UPDATE:  The Ninth Circuit issued an amended opinion on June 22, 2009, see discussion below. The amended opinion included an order denying the parties’ petitions for rehearing and rehearing en banc.

Many attempts have been made to plead around the immunity provided to interactive computer services under Section 230 of the Communications Decency Act, and only a very few such attempts have succeeded. Here’s one that has succeeded at least to the point of getting a remand back to the district court. The appeals court concluded that the victim of the "incedent" false profiles posted on Yahoo! by a spurned boyfriend may have a cause of action against Yahoo! for allegedly promising to remove the profiles, then failing to do so.
Barnes v. Yahoo!, Inc., No. 05-36189 (9th Cir. May 7, 2009).

The plaintiff alleged that her boyfriend posted "incedent" profiles of her on Yahoo! that included nude photographs taken without her knowledge and solicitations for sex. He also posed as the plaintiff in Yahoo chat rooms. The profiles on Yahoo! included real contact information, resulting in unwanted communications to the plaintiff from men seeking sex.
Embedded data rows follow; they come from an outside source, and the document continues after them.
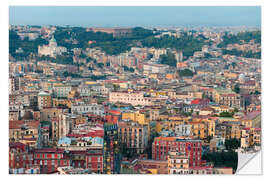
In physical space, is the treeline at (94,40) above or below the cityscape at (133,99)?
above

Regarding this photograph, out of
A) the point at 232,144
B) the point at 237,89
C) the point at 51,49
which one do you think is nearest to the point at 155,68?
the point at 51,49

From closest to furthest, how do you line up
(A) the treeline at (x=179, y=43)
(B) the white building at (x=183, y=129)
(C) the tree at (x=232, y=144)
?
(C) the tree at (x=232, y=144) → (B) the white building at (x=183, y=129) → (A) the treeline at (x=179, y=43)

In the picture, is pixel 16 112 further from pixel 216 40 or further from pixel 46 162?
pixel 216 40

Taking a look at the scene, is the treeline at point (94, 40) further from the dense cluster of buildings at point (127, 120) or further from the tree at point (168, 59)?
the dense cluster of buildings at point (127, 120)

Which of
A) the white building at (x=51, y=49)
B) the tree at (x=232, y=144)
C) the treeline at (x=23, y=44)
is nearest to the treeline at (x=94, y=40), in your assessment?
the white building at (x=51, y=49)

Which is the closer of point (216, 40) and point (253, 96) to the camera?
point (253, 96)

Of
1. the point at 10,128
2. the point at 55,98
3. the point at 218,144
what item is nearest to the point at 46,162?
the point at 10,128

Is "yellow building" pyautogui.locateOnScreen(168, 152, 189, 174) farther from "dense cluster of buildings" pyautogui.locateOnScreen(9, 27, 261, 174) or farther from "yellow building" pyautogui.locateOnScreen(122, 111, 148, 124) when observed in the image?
"yellow building" pyautogui.locateOnScreen(122, 111, 148, 124)
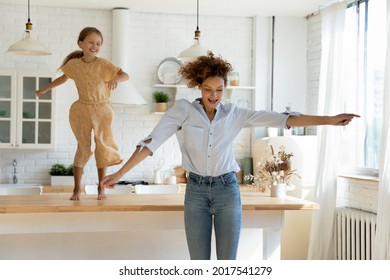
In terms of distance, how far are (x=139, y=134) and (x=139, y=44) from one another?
1056mm

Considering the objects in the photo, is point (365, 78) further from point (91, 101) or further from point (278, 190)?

The plaintiff alleged that she followed Yahoo’s policy in requesting the removal of the information, but after promising to remove the profiles Yahoo took no action for several months.
The plaintiff sued under Oregon law for negligent provisions of services and negligent undertaking. The appeals court also concluded that, to the extent that the plaintiff claimed that she relied on Yahoo’s promise to remove the profiles, she stated a breach of contract claim based upon promissory estoppel. Yahoo! prevailed on a motion to dismiss in the district court, which found that Section 230 protected Yahoo! as a matter of law.
The Ninth Circuit panel held that Section 230 bars the plaintiff’s negligent provisions of services / negligent undertaking claim, but remanded for further consideration of the promissory estoppel claim, because promising to remove content (as opposed to merely failing to remove it) is not necessarily the act of a publisher:

Promising is different because it is not synonymous with the performance of the action promised. That is, whereas one cannot undertake to do something without simultaneously doing it, one can, and often does, promise to do something without actually doing it at the same time. Contract liability here would come not from Yahoo’s publishing conduct, but from Yahoo’s manifest intention to be legally obligated to do something, which happens to be removal of material from publication. Contract law treats the outwardly manifested intention to create an expectation on the part of another as a legally significant event. That event generates a legal duty distinct from the conduct at hand, be it the conduct of a publisher, of a doctor, or of an overzealous uncle. The case was remanded for further consideration of the plaintiff’s contract claim.

The case was remanded for further proceedings on the plaintiff’s contract claim. Note that the lower court also did not consider whether the plaintiff’s cause of action was precluded under CDA Section 230 (c)(2), so that issue remains for consideration on remand.


UPDATE: In its amended opinion issued June 22, 2009, the Ninth Circuit addressed two issues that were raised by Yahoo! in its petition for a rehearing and rehearing en banc. The court withdrew Part II of the opinion which stated that Section 230 claims should be raised as an affirmative defense in an answer rather than on a pre-answer motion to dismiss. The court also clarified a footnote that had suggested that CDA Section 230 applies only to state law claims. The importance of these issues is discussed by Prof. Eric Goldman on his blog.